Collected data
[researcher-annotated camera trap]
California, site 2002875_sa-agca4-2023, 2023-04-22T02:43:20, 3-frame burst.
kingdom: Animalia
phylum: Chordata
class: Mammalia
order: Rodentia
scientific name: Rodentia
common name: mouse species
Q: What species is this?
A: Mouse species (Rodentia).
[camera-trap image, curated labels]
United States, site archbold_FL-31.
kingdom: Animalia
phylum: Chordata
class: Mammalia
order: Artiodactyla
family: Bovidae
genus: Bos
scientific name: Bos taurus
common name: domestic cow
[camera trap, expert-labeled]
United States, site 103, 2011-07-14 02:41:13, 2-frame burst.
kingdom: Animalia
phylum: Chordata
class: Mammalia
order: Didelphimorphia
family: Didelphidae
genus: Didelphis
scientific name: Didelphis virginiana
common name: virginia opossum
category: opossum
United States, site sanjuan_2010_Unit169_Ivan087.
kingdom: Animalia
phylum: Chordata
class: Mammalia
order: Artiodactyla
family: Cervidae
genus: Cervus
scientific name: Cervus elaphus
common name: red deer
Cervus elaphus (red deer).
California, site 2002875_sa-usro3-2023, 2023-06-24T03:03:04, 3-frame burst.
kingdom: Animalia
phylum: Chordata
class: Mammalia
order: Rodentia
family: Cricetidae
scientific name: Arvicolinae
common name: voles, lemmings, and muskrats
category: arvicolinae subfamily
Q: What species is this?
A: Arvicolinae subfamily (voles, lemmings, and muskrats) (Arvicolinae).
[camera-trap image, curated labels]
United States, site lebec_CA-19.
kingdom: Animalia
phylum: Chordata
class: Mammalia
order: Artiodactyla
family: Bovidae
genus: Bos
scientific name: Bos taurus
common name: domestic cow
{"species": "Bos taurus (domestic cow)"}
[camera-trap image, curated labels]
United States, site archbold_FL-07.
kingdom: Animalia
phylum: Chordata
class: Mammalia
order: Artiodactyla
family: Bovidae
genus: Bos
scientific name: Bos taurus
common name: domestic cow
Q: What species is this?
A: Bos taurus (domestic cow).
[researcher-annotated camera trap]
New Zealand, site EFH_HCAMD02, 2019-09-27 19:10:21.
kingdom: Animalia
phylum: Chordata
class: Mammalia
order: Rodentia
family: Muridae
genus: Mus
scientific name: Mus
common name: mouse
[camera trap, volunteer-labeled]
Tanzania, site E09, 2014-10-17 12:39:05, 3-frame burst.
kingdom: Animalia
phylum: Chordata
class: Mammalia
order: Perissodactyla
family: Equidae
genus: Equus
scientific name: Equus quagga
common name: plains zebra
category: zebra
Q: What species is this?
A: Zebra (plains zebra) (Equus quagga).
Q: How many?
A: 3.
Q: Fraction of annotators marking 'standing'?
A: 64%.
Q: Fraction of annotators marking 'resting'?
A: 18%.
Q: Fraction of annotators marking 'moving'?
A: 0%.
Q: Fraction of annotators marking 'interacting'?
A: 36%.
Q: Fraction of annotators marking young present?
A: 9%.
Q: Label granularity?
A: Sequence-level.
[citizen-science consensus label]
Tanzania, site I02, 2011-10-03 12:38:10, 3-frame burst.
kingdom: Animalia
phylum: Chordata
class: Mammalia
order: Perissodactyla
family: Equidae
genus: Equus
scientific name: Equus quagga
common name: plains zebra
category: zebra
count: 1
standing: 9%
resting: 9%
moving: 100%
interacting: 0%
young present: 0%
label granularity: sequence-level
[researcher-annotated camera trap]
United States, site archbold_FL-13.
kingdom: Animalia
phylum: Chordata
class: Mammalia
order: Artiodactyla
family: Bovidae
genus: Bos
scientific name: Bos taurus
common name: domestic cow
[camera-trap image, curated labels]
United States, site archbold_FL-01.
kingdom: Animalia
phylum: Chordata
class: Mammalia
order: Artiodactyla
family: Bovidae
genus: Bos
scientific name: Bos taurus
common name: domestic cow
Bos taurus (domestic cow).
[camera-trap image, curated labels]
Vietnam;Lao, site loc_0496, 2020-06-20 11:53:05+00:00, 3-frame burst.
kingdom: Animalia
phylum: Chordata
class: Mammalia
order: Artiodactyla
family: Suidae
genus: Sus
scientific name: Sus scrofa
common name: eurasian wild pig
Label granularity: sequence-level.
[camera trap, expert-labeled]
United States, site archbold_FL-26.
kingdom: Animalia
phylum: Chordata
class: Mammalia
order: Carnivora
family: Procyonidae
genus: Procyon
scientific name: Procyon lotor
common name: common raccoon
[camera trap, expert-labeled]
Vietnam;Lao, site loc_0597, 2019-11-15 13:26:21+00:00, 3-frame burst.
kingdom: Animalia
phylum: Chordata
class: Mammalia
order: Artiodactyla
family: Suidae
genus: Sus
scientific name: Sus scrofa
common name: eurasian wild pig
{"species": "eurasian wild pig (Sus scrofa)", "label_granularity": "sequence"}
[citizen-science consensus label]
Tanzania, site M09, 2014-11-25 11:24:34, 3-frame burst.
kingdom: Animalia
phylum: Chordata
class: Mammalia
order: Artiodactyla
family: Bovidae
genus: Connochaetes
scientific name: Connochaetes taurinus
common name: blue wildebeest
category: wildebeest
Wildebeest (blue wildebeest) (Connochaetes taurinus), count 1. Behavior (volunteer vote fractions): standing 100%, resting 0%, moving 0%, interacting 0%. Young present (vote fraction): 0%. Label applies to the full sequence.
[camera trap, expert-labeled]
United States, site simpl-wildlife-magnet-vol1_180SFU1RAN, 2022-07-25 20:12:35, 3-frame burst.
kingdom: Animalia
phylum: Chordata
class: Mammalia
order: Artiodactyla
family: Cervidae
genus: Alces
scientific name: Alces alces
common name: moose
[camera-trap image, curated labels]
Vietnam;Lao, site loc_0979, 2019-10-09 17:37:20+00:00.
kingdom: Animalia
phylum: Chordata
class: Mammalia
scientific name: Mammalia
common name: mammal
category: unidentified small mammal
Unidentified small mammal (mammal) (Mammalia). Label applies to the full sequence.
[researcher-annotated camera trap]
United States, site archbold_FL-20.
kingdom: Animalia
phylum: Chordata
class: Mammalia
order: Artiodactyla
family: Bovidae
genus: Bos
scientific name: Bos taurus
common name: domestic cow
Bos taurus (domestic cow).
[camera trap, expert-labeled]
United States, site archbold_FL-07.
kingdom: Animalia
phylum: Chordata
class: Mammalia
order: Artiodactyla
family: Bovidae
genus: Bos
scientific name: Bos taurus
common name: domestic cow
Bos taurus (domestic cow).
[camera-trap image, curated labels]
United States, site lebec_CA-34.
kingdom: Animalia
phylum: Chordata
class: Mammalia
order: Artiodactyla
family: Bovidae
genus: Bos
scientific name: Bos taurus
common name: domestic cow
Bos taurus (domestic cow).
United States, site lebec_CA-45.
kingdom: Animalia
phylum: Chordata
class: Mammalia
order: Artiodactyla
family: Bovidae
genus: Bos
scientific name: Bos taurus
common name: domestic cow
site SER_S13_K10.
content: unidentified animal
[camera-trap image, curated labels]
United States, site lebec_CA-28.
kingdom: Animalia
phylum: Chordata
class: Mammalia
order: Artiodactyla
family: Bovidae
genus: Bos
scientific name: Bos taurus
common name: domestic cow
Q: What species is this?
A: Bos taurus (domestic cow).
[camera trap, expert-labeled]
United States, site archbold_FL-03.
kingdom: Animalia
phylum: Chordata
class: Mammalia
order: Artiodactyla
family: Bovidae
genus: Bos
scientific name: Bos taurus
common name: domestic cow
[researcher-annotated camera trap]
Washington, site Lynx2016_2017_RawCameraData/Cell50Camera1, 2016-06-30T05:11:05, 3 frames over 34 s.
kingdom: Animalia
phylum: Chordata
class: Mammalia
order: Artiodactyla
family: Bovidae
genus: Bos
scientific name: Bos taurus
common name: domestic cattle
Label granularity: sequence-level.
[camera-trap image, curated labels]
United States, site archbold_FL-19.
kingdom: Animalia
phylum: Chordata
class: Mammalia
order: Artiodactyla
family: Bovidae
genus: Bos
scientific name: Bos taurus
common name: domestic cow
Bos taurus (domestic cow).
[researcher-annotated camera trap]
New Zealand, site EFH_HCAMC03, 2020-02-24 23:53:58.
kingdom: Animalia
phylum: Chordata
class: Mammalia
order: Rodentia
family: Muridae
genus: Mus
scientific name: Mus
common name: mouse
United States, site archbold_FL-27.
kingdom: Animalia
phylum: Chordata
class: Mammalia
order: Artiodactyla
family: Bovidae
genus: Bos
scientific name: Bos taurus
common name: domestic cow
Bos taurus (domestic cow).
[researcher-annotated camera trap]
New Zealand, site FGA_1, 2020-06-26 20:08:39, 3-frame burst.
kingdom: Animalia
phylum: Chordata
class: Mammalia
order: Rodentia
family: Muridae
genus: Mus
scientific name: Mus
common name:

**TASK ITEM**
Each line from the start of the records through the line holding "A: Mouse species (Rodentia)." must be returned exactly; nothing else belongs in the answer.

**EXERCISE OUTPUT**
[researcher-annotated camera trap]
California, site 2002875_sa-agca4-2023, 2023-04-22T02:43:20, 3-frame burst.
kingdom: Animalia
phylum: Chordata
class: Mammalia
order: Rodentia
scientific name: Rodentia
common name: mouse species
Q: What species is this?
A: Mouse species (Rodentia).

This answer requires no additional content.